Yup! I noticed the same thing.


Sent from my iPhone using Tapatalk


----------



## btavish81 (Mar 18, 2018)

ive had my i.e intake on now for about 8k miles, love the growl it makes!


----------



## ascslacker (Feb 3, 2019)

jamesxpro78 said:


> Will this cold air intake work on a 2018 vw jetta wolfsburg edition (5 speed manual)?

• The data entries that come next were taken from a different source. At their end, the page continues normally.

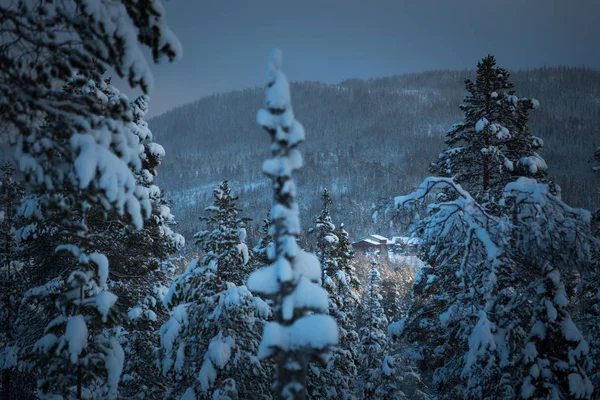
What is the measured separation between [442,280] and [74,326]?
9.69 meters

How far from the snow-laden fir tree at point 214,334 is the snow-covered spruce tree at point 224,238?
3cm

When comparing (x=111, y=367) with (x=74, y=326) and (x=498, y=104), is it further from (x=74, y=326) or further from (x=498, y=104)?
(x=498, y=104)

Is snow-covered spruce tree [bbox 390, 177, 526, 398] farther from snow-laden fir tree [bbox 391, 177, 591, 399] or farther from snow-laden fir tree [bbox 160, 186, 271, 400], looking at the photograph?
snow-laden fir tree [bbox 160, 186, 271, 400]

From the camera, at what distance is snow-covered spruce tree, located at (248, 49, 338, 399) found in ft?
10.7

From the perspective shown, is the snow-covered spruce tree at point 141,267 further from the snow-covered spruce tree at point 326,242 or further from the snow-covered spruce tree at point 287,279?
the snow-covered spruce tree at point 326,242

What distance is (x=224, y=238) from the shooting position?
29.3ft

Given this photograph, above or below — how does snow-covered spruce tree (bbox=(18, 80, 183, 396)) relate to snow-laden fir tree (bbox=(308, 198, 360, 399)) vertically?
above

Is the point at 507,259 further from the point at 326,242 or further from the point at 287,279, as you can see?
the point at 326,242

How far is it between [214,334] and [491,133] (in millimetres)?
9894

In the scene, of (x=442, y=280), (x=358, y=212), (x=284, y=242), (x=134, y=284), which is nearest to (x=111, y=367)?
(x=284, y=242)

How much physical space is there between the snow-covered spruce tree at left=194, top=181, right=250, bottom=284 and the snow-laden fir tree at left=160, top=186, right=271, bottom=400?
27 millimetres

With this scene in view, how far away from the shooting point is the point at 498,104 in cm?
1041

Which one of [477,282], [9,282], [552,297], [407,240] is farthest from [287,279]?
[9,282]

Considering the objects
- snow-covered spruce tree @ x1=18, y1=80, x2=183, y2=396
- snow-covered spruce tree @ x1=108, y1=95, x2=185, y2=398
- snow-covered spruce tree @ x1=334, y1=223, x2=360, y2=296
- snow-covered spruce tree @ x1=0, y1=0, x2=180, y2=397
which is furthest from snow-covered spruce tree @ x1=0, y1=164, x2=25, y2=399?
snow-covered spruce tree @ x1=334, y1=223, x2=360, y2=296
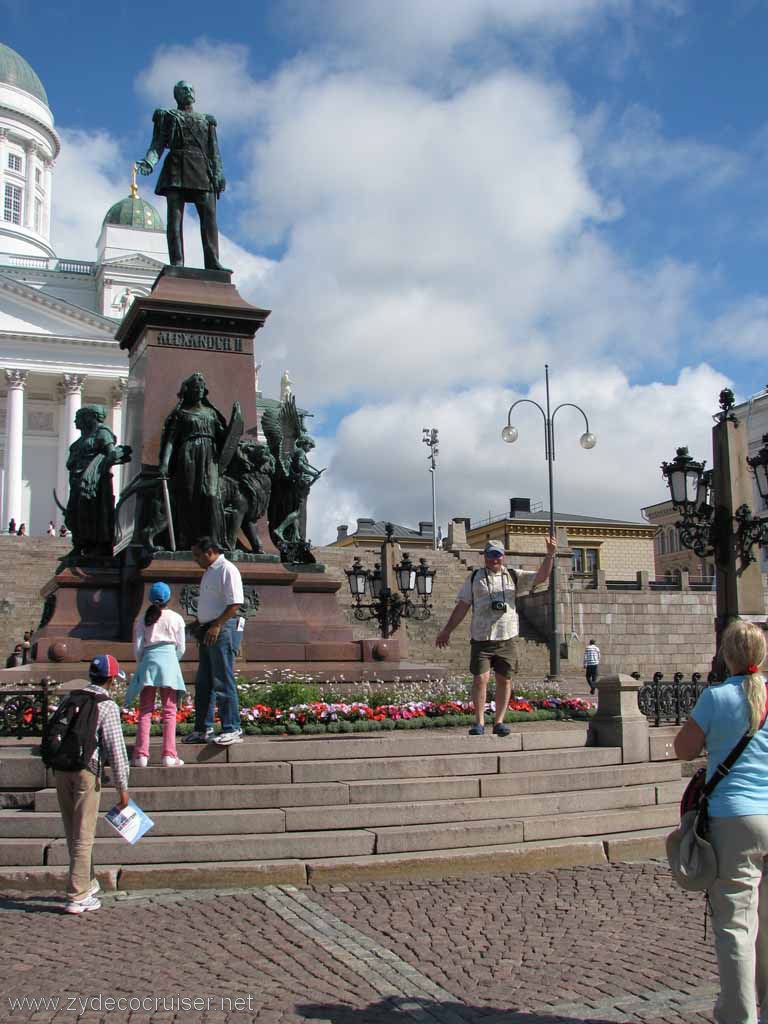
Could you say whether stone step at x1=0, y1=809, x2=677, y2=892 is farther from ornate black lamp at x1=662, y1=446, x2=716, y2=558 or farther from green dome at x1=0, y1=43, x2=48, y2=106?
green dome at x1=0, y1=43, x2=48, y2=106

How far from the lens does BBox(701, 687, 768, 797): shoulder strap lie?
4465 mm

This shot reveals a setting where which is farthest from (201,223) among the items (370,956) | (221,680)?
(370,956)

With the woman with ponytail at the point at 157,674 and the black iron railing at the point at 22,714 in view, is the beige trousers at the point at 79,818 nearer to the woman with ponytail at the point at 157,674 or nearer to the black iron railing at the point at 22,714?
the woman with ponytail at the point at 157,674

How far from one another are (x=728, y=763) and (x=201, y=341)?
11.0 metres

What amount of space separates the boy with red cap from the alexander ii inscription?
807 centimetres

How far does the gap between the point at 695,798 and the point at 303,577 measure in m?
9.94

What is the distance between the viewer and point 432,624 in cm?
4316

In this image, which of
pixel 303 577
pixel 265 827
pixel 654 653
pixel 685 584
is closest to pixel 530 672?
pixel 654 653

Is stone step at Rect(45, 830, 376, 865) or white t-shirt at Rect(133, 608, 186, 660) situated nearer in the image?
stone step at Rect(45, 830, 376, 865)

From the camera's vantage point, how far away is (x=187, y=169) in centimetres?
1517

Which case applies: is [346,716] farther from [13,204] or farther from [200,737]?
[13,204]

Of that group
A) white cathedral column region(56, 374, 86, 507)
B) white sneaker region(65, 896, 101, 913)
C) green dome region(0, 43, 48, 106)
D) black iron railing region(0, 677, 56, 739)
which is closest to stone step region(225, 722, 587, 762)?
white sneaker region(65, 896, 101, 913)

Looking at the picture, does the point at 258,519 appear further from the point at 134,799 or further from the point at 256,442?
the point at 134,799

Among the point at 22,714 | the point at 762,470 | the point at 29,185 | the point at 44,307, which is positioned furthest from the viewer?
the point at 29,185
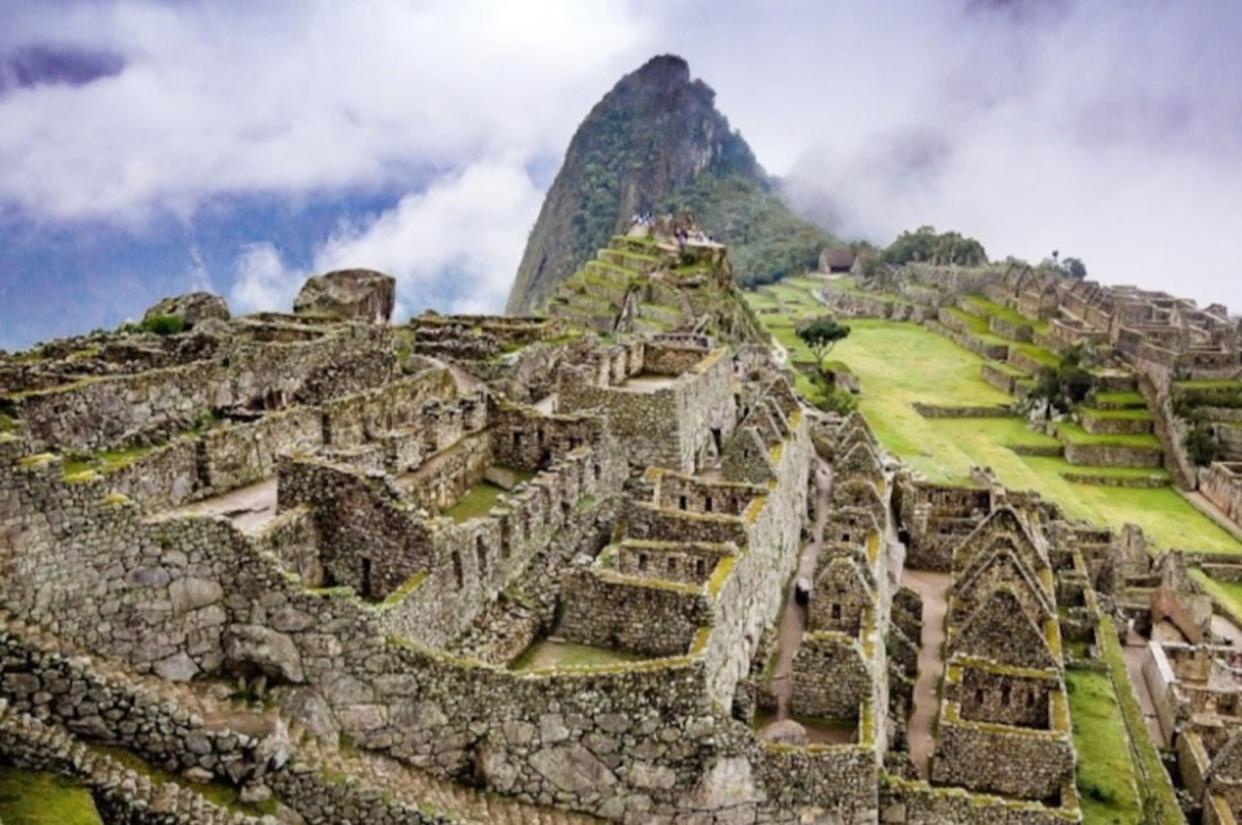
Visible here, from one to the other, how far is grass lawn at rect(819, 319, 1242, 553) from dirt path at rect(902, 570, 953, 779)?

Yea man, I have it on my 2018 Wolfsburg. I love it.


----------



## BORA 18T (Mar 17, 2003)

Anyone know if this or any cold air intake will interfere with the hybrid model engine cover?


----------



## Greasymechtech (Jul 20, 2019)

Besides AEM, since the 2019+ 1.4T plumbing is different, will IE make one for the MK7 Jettas?


----------



## BORA 18T (Mar 17, 2003)

Buyer beware, ordered mine 1 week ago, no shipping info still. Emailed IE days ago with no response. If your not in a hurry then go ahead and buy.


----------



## BORA 18T (Mar 17, 2003)

Followup: IE made things right and got me one shipped quickly. Intake got on backorder. Only gripe I have is I wish they communicated better about this delay. Overall happy with outcome. Install was simple, took 1 hour. Missing directions but figured it out quick.


----------